Of course, there was more to this episode then the big flurry at the end. We started things off with a good, old-fashioned ”F— you challenge,” which is what Survivor producers call a challenge in which pecking orders and grudges are laid bare for all to see. This was actually a two-parter: Part one involved a questionnaire in which the contestants let us know that none of them wanted to see Stacy ever again after the show. Part two was when the contestants smashed other tribemates’ towers to kick them out of the game. Cassandra won and showed us she actually has a bit of game after all. Instead of just inviting her best friends on to the yacht, as so many people have done in the past, she brought over the people she needed to secure in her alliance, Dreamz and Boo. Whether Earl told her to do that or not is open to debate, but I’m willing to give her the benefit of the doubt, especially since she answered every single question in the reward challenge correctly.
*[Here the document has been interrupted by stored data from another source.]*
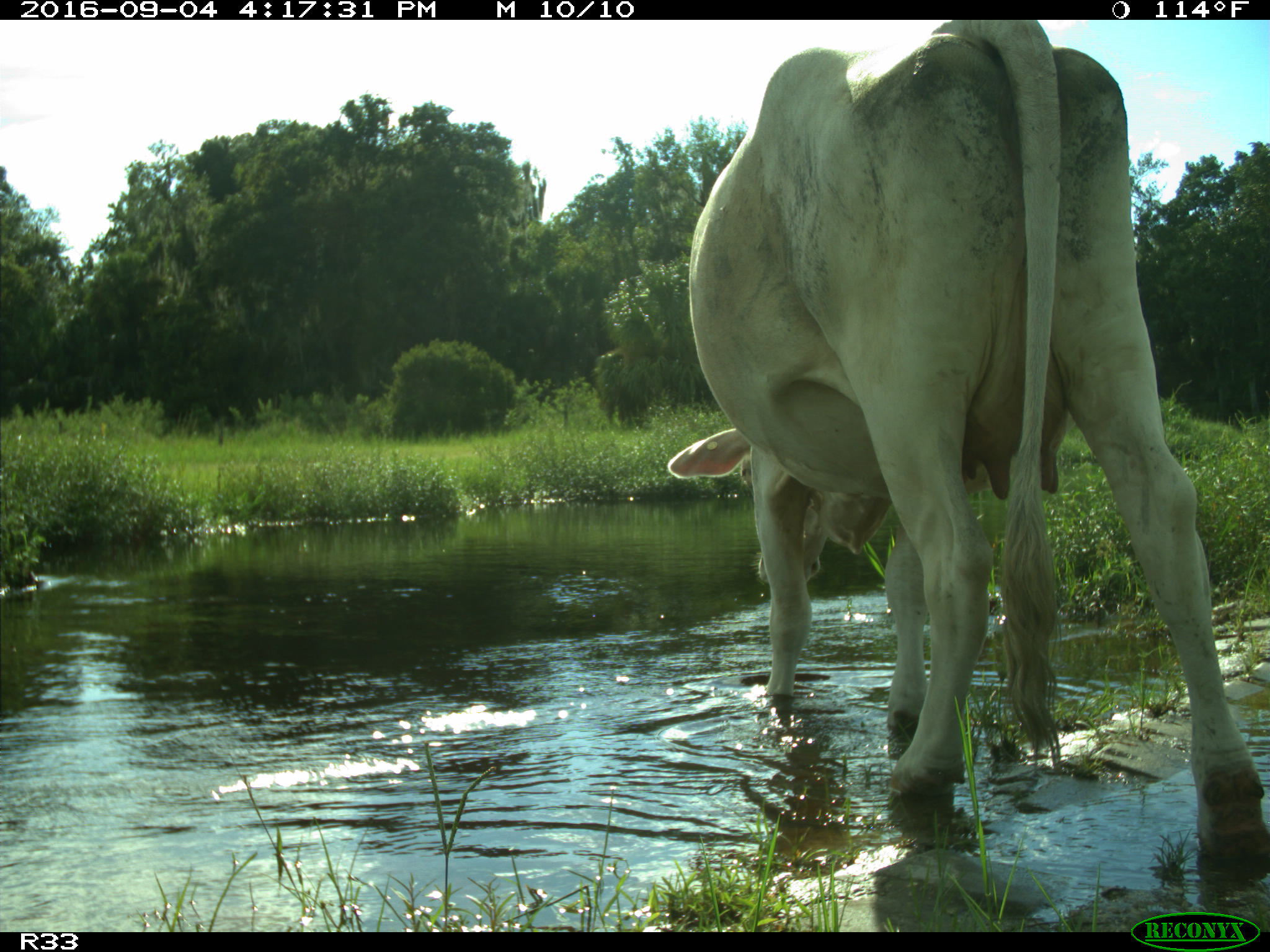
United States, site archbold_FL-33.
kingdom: Animalia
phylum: Chordata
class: Mammalia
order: Artiodactyla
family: Bovidae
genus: Bos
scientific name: Bos taurus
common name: domestic cow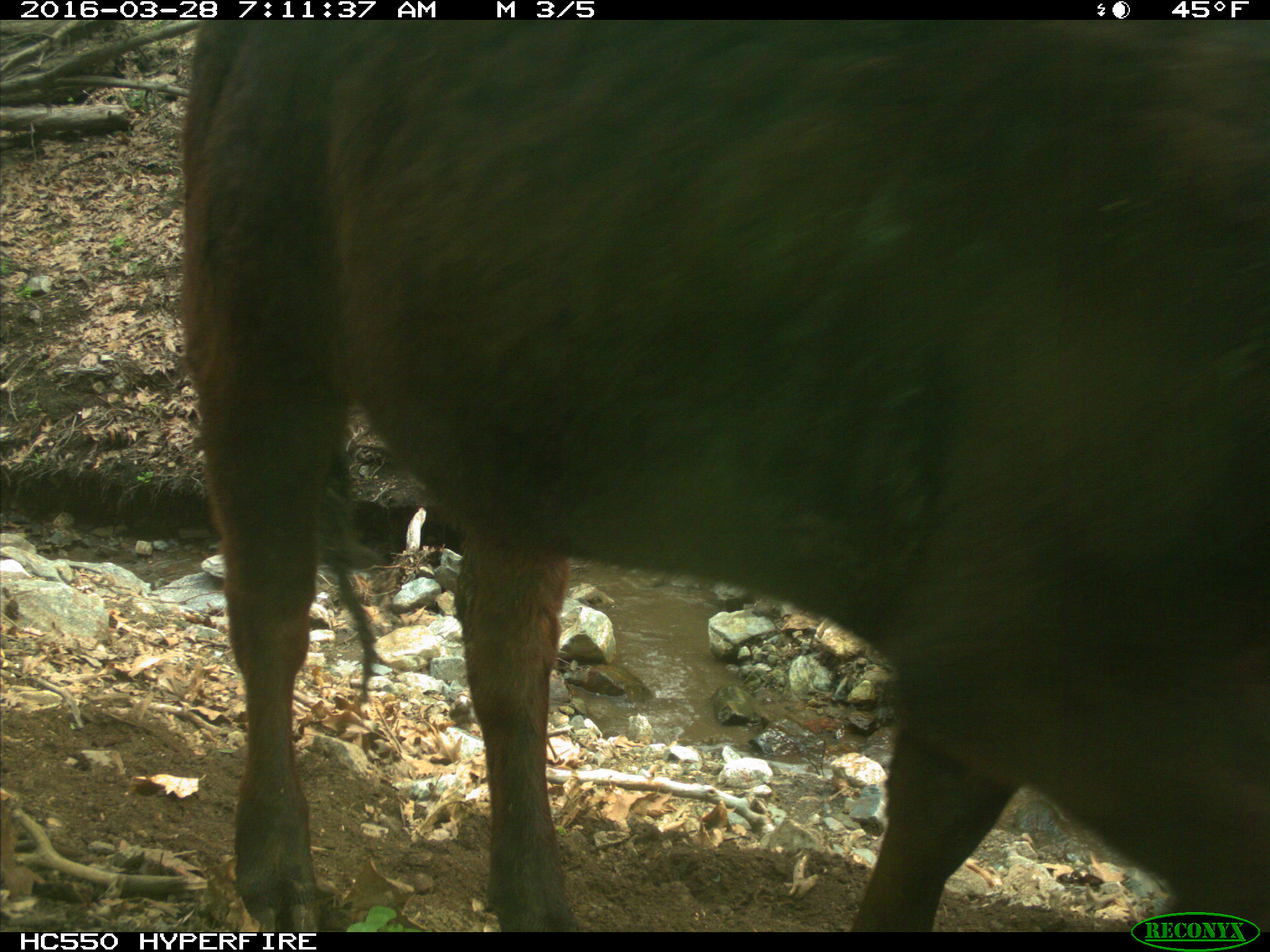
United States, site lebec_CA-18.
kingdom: Animalia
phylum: Chordata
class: Mammalia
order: Artiodactyla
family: Bovidae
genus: Bos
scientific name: Bos taurus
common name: domestic cow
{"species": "Bos taurus (domestic cow)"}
Speaking of challenges, I’m always a fan of endurance ones, like this latest immunity test, but I do question the fairness of making the tribemates balance their feet on one-quarter-inch footholds. As soon as Probst announced the rules, I said to myself, ”Stacy or Yau-Man — no question,” figuring that they obviously favored someone with smaller feet. I don’t get overly hung up on these things, however; size and strength so often offer an edge that it’s nice to see other tribemates get an advantage once in a while. (Not that Yau-Man needs it. That dude has been kicking ass in the competitions so far.)
After Yau won, the insane strategy shifts began, ultimately leading to Edgardo’s demise. Just how shocked was he? Well, he left without a bag or any possessions, meaning he either didn’t bother bringing them to Tribal Council or he was in such a daze, he forgot to pick them up after Probst invited him to have his torch snuffed. He didn’t kick or scream, but he did have some odd parting words for Cassandra in his final confessional: ”Cassandra, I hope you get voted off next, because I don’t like you very much.” Getting pissed at big personalities in the game like Rocky and Lisi I can understand, but Cassandra? Sure, viewers may hate her for being so ridiculously boring, but as far as living with someone, she seems pretty damn harmless. (Except when she’s sending you to Exile Island — right, Mookie?)
Well, we finally got some sparks this week, but like any great fire, it needs to be tended, lest you lose the flame. Hopefully Survivor: Fiji is just heating up. What do you think? Were Alex, Edgardo, and Mookie being too cocky at tribal council? Did Dreamz pick the right alliance to join? And how do you think Stacy feels about everyone not wanting to see her again?